Action des publicitaires contre l’interdiction des affiches électorales

Publié le 12 Mai 2009

L'Union estonienne des sociétés de publicité extérieure (Eesti Välimeediaettevõtete Liit) a entamé hier, lundi 11 mai, une campagne d'affichage pour le moins insolite dans les rues de Tallinn. Sur des panneaux de couleur jaune, on peut y lire les noms des onze formations politiques et des six candidats indépendants en lice aux élections européennes du 7 juin prochain, précédés du slogan : « Elisez ceux-ci au Parlement européen ».

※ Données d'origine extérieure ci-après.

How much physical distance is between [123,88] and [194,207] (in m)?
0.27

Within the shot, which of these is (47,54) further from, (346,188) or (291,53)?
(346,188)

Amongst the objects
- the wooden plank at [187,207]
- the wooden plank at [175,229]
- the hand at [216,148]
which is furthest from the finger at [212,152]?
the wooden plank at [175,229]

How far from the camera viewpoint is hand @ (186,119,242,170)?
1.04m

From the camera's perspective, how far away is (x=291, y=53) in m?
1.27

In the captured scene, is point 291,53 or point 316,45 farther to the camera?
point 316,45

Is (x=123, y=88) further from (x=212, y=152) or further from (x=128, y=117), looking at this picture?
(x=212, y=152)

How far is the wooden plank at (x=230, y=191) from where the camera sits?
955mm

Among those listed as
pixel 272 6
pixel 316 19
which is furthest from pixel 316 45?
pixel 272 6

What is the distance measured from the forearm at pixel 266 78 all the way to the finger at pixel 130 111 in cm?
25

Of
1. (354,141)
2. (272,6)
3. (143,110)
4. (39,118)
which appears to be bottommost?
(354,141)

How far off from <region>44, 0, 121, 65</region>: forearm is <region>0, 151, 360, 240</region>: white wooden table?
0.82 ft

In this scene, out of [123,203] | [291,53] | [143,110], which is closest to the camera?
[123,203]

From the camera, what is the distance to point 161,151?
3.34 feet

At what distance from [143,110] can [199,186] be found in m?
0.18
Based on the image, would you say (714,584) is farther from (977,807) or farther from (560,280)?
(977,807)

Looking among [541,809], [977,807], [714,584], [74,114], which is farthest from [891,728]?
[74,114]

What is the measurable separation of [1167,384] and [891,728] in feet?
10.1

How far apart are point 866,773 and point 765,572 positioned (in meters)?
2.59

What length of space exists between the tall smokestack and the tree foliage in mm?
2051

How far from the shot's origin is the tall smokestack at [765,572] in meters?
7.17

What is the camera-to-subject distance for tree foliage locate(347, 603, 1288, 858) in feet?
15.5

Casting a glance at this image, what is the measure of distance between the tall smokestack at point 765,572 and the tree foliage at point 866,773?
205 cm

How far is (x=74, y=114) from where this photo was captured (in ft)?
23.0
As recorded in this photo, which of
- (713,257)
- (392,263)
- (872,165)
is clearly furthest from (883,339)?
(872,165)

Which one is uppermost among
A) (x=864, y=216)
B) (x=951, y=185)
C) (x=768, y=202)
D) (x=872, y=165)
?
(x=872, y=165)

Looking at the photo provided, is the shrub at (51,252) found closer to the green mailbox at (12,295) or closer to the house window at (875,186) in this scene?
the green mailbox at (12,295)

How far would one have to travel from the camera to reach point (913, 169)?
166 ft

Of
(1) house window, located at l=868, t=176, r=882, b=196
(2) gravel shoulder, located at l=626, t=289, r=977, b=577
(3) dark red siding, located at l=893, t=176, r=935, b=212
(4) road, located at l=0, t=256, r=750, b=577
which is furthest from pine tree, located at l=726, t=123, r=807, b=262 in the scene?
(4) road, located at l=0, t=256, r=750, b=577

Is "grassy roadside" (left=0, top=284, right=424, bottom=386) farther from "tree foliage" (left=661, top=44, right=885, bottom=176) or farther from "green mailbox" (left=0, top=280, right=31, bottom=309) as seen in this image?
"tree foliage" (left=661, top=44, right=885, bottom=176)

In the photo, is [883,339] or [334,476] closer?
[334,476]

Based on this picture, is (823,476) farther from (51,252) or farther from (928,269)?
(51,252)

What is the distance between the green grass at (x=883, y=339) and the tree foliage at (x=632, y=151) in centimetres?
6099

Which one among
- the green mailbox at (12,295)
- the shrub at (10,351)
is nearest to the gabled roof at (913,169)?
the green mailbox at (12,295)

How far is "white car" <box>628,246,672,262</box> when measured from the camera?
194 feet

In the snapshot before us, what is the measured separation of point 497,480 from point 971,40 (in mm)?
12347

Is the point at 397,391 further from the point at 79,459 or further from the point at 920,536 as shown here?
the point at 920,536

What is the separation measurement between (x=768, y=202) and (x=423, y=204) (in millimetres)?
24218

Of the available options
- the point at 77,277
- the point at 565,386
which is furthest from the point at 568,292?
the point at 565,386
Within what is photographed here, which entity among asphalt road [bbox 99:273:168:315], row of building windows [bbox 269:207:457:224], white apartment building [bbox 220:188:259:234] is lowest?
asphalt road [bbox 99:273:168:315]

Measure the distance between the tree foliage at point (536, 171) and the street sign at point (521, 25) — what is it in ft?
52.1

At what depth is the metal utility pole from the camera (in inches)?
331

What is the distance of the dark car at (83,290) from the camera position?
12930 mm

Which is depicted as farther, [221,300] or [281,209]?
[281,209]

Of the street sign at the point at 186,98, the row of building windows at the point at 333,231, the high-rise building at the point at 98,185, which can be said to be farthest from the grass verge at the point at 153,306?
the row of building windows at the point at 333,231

Une façon pour les publicitaires de protester contre l'interdiction de la publicité politique en milieu urbain pendant la durée de la campagne électorale. Cette interdiction, qui date de 2005, vaut pour toutes les élections politiques au suffrage universel direct organisées en Estonie, c'est-à-dire pour les élections européennes, municipales et législatives. On la trouve en effet aux articles 51 de la loi sur les élections du Parlement européen, 61 de la loi sur les élections des assemblées des collectivités locales et 51 de la loi sur les élections du Riigikogu. Ces trois articles disposent que : « Pendant la période de campagne électorale active, il est interdit de faire la publicité, sur les bâtiments et autres constructions, à l'intérieur et à l'extérieur des véhicules de transport en commun et des taxis, des candidats indépendants, des partis politiques ou des candidats inscrits sur des listes de parti, de leur logo ou autres signes distinctifs et de leur programme ainsi que toute autre publicité politique extérieure ».

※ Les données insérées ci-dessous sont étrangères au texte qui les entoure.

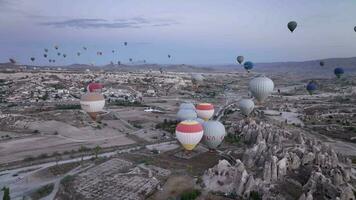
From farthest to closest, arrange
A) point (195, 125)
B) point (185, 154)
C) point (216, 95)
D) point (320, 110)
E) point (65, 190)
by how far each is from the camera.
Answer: point (216, 95) < point (320, 110) < point (185, 154) < point (195, 125) < point (65, 190)

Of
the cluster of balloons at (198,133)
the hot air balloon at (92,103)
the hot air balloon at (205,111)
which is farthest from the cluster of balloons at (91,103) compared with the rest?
A: the cluster of balloons at (198,133)

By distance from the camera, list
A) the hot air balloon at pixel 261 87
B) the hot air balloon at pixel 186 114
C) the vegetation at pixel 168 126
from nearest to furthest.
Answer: the hot air balloon at pixel 186 114 → the hot air balloon at pixel 261 87 → the vegetation at pixel 168 126

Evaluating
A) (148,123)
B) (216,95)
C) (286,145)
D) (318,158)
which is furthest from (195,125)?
(216,95)

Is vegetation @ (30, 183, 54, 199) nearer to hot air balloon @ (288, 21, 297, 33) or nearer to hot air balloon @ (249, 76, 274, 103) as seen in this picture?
hot air balloon @ (249, 76, 274, 103)

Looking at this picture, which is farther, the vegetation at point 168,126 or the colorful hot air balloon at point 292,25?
the colorful hot air balloon at point 292,25

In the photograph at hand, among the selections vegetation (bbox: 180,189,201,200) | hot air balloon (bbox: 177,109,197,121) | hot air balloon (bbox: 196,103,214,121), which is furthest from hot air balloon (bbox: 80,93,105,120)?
vegetation (bbox: 180,189,201,200)

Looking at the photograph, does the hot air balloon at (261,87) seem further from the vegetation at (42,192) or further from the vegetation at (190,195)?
the vegetation at (42,192)

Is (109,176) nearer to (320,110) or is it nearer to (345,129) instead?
(345,129)

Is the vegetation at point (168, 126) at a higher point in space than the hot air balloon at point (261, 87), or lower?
lower

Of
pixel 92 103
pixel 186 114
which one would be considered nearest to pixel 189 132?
pixel 186 114
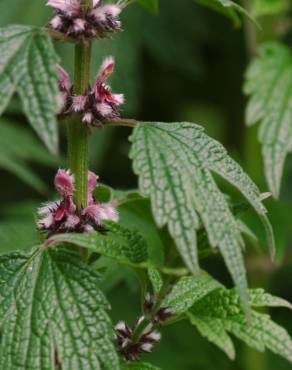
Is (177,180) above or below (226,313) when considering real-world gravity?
above

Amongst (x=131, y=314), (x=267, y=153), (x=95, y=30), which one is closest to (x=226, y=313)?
(x=95, y=30)

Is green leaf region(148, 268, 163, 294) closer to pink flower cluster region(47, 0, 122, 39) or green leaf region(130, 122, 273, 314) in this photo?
green leaf region(130, 122, 273, 314)

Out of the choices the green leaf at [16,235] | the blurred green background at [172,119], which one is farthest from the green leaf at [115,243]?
the green leaf at [16,235]

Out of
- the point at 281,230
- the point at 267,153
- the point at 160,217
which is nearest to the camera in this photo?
the point at 160,217

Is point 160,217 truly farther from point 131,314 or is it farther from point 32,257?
point 131,314

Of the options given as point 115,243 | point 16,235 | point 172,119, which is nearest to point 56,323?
point 115,243

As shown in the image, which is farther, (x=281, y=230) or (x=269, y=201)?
(x=269, y=201)

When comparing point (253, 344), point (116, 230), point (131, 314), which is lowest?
point (131, 314)
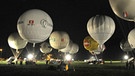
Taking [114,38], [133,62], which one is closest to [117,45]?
[114,38]

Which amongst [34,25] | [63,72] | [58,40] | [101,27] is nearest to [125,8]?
[63,72]

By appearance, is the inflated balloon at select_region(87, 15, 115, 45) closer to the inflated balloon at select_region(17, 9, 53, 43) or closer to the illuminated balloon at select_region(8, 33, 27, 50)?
the inflated balloon at select_region(17, 9, 53, 43)

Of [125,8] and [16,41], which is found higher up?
[16,41]

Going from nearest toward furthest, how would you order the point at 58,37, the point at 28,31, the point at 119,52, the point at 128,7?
the point at 128,7 → the point at 28,31 → the point at 58,37 → the point at 119,52

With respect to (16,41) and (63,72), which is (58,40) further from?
(63,72)

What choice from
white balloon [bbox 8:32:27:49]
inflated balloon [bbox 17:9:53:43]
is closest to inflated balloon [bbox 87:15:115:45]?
inflated balloon [bbox 17:9:53:43]

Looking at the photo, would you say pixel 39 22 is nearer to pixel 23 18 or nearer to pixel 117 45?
pixel 23 18

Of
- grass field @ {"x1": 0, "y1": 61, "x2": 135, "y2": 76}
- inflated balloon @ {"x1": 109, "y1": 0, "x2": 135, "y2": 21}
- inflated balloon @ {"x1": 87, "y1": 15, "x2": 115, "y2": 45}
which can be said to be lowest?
grass field @ {"x1": 0, "y1": 61, "x2": 135, "y2": 76}

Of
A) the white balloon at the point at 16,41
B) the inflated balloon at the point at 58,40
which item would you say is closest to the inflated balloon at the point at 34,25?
the white balloon at the point at 16,41

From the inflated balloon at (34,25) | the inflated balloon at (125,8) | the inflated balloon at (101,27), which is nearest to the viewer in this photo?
the inflated balloon at (125,8)

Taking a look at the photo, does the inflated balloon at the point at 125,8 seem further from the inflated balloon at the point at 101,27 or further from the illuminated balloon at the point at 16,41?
the illuminated balloon at the point at 16,41

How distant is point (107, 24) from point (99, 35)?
214 cm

« L'Union estonienne des sociétés de publicité extérieure ne sait pas pourquoi cette loi est toujours en vigueur alors que le chancelier du droit et le Riigikogu, lui-même, ont estimé que cette interdiction était contraire à la Constitution. Le but de l'Union est d'attirer ainsi l'attention du public sur ce sujet », indique le représentant de l'association, l'avocat Kaido Uduste. L'Union des sociétés de publicité extérieure réclame l'abrogation des trois articles de loi mentionnés précédemment, qu'elle juge inconstitutionnels au motif que l'interdiction qu'ils prévoient constituerait une restriction injustifiée à la liberté d'expression et à la liberté d'entreprendre. Par ailleurs, la publicité politique étant autorisée, au cours de cette période de campagne électorale active, sur les autres supports médiatiques, les professionnels de l'affichage urbain mettent en avant le caractère inégalitaire de la loi avec pour conséquence d'entraver la liberté du marché.    

Un projet de loi allant dans le sens voulu par les sociétés de publicité extérieure a bien été adopté en première lecture en novembre 2008, cependant le processus législatif en ce qui le concerne semble être bloqué. Le manque de volonté des parlementaires à supprimer cette disposition, dont ils admettent parfaitement l'inconstitutionnalité, serait dû à leur crainte de voir réapparaître dans les villes ces gigantesques affiches électorales auxquelles la disposition contestée avait justement permis de mettre fin car, considérait-on à l'époque, celles-ci auraient pour effet d'éloigner les citoyens de la politique. C'est ainsi que l'explique le président de la commission des lois constitutionnelles du Riigikogu, Väino Linde (RE), en réponse aux questions du journal Postimees.  « Au sein de la coalition, les avis sont partagés sur ce sujet. C'est pourquoi, à la commission des lois constitutionnelles, nous n'avons pas obtenu le nombre de voix suffisant pour régler cette question », souligne-t-il.


Selon le président de la commission centrale électorale, Heiki Sibul, il ne fait pas de doute que l'action des publicitaires constitue une publicité politique extérieure illégale. Peu importe, dit-il que le chancelier du droit ait contesté la constitutionnalité de la législation en question. « Il s'agit d'une campagne illégale dont s'occupe la police »,  confie Heiki Sibul. Ce dernier n'exclue pas qu'à l'issue des élections européennes, certaines formations politiques puissent s'en prévaloir pour demander l'annulation du scrutin : « Oui, bien sûr, il est toujours possible que quelqu'un exerce un tel recours ». « Mais étant donné que la publicité concerne tous les partis prenant part aux élections, alors on peut penser que la violation de l'interdiction de la publicité politique extérieure, dans le cas présent, n'est pas de nature à avoir une influence telle sur le résultat du scrutin qu'elle puisse entraîner l'annulation des élections », avoue-t-il.

Interrogée sur cette affaire, la police a déclaré que la l'Union des sociétés de publicité extérieure ne sera pas verbalisée pour son action car, selon elle, l'affichage incriminé n'est pas constitutif d'une publicité politique.